You are viewing a plain text version of this content. The canonical link for it is here.
Posted to issues@flink.apache.org by "Johannes (JIRA)" <ji...@apache.org> on 2016/09/06 21:21:20 UTC

[jira] [Created] (FLINK-4586) NumberSequenceIterator and Accumulator threading issue

Johannes created FLINK-4586:
-------------------------------

             Summary: NumberSequenceIterator and Accumulator threading issue
                 Key: FLINK-4586
                 URL: https://issues.apache.org/jira/browse/FLINK-4586
             Project: Flink
          Issue Type: Bug
          Components: DataSet API
    Affects Versions: 1.1.2
            Reporter: Johannes
            Priority: Minor


There is a strange problem when using the NumberSequenceIterator in combination with an AverageAccumulator.

It seems like the individual accumulators are reinitialized and overwrite parts of intermediate solution.

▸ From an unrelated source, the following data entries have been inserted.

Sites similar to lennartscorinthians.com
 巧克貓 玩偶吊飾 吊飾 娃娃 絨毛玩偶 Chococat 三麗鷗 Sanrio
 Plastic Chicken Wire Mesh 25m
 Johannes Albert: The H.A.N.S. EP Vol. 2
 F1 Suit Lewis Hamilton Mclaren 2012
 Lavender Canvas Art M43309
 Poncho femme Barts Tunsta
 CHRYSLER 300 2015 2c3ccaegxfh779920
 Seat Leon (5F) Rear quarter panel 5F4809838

The following scala snippit exemplifies the problem.
Instead of printing the correct average, the result should be {{50.5}} but is something completely different, like {{8.08}}, dependent on the number of cores used.
If the parallelism is set to {{1}} the result is correct, which seems like there is a problem with threading. The problem occurs using the java and scala API.

{code}
env
  .fromParallelCollection(new NumberSequenceIterator(1, 100))
  .map(new RichMapFunction[Long, Long] {
	var a : AverageAccumulator = _

	override def map(value: Long): Long = {
	  a.add(value)
	  value
	}

	override def open(parameters: Configuration): Unit = {
	  a = new AverageAccumulator
	  getRuntimeContext.addAccumulator("test", a)
	}
  })
  .reduce((a, b) => a + b)
  .print()


val lastJobExecutionResult: JobExecutionResult = env.getLastJobExecutionResult

println(lastJobExecutionResult.getAccumulatorResult("test"))
{code}



--
This message was sent by Atlassian JIRA
(v6.3.4#6332)